The district court granted the writ, concluding that bias of the recycled jurors deprived Johnson of his right to an impartial jury, and that counsel was ineffective in failing to strike the biased jurors. Johnson v. Armontrout, No. 90-3426-CV-S-2, slip op. at 7 (W.D.Mo. June 18, 1991).

II.
A. Right to an Impartial Jury

The Sixth Amendment guarantees the right to an impartial jury to all persons accused of crimes. 5 The Fourteenth Amendment extended this guarantee to defendants tried in state courts. Duncan v. Louisiana, 391 U.S. 145, 149, 88 S.Ct. 1444, 1447, 20 L.Ed.2d 491 (1968). While Johnson received a trial, his constitutional guarantee has not been granted if any member of the jury was biased. Rogers v. McMullen, 673 F.2d 1185, 1190 (11th Cir.1982), cert. denied, 459 U.S. 1110, 103 S.Ct. 740, 74 L.Ed.2d 961 (1983); United States v. Silverman, 449 F.2d 1341, 1344 (2d Cir.1971), cert. denied, 405 U.S. 918, 92 S.Ct. 943, 30 L.Ed.2d 788 (1972); Ford v. United States, 201 F.2d 300, 301 (5th Cir.1953); Presley v. State, 750 S.W.2d 602, 607 (Mo.App.) (en banc), cert. denied, 488 U.S. 975, 109 S.Ct. 514, 102 L.Ed.2d 549 (1988). While a federal court's oversight authority regarding non-constitutional state trial court errors justifiably is limited, this court is obligated to correct an error by even a state's highest court "insofar as it deals with the application of the United States Constitution or laws to the facts in question." Sumner v. Mata, 449 U.S. 539, 543-44, 101 S.Ct. 764, 767, 66 L.Ed.2d 722 (1981); see also Rogers, 673 F.2d at 1189 (federal court must award habeas relief to state court prisoner who can demonstrate a member of his jury was biased or incompetent).

Our initial inquiry focuses on whether bias should be presumed when a juror convicts one defendant and then is empaneled on the jury hearing the case of a second defendant charged with the same crime, or whether the defendant in the second trial must prove actual bias. The Supreme Court has determined that the remedy for allegations of juror bias is a hearing at which the defendant has the opportunity to prove actual bias. Smith v. Phillips, 455 U.S. 209, 215, 102 S.Ct. 940, 945, 71 L.Ed.2d 78 (1982). In Phillips, the Court refused to imply bias to a juror who applied for a job with the district attorney's office during the time he served on a criminal jury.

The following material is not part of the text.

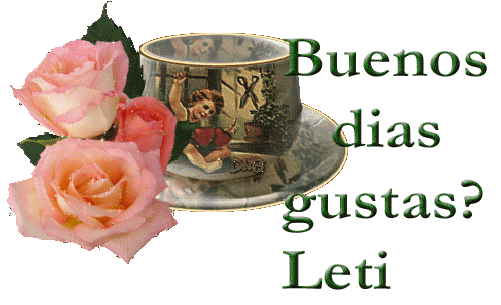 ...BUENOS DIAS GUSTAN UN TECITO?... - PERLASYANGELES - Gabitos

Due process means a jury capable and willing to decide the case solely on the evidence before it, and a trial judge ever watchful to prevent prejudicial occurrences and to determine the effect of such occurrences when they happen. Such determinations may properly be made at a hearing like that ordered in Remmer 6 and held in this case.

Id. at 217, 102 S.Ct. at 946 (footnote added).

This court held in an early case that the mere presence of recycled jurors does not require reversal in every instance. In Lett v. United States, 15 F.2d 690 (8th Cir.1926), a jury convicted Zola Lett of possession and sale of morphine. Later that afternoon, members of Zola's jury were included in the venire called for the trial of her husband on similar charges. Lett's attorney sought additional preemptory strikes 7 to remove eight jurors who had sat on Zola Lett's trial. The request was denied and Lett was convicted. The Eighth Circuit reversed the conviction, finding that the "presumption of prejudice is too great to be ignored." Id. at 691. Nevertheless, the court failed to articulate a per se rule implying bias to recycled jurors. "[W]e do not think the course of justice in all cases should be delayed because of the unavoidable presence in court of jurors during the trial of cases thus related, unless the prejudice claimed is sufficiently apparent." Id.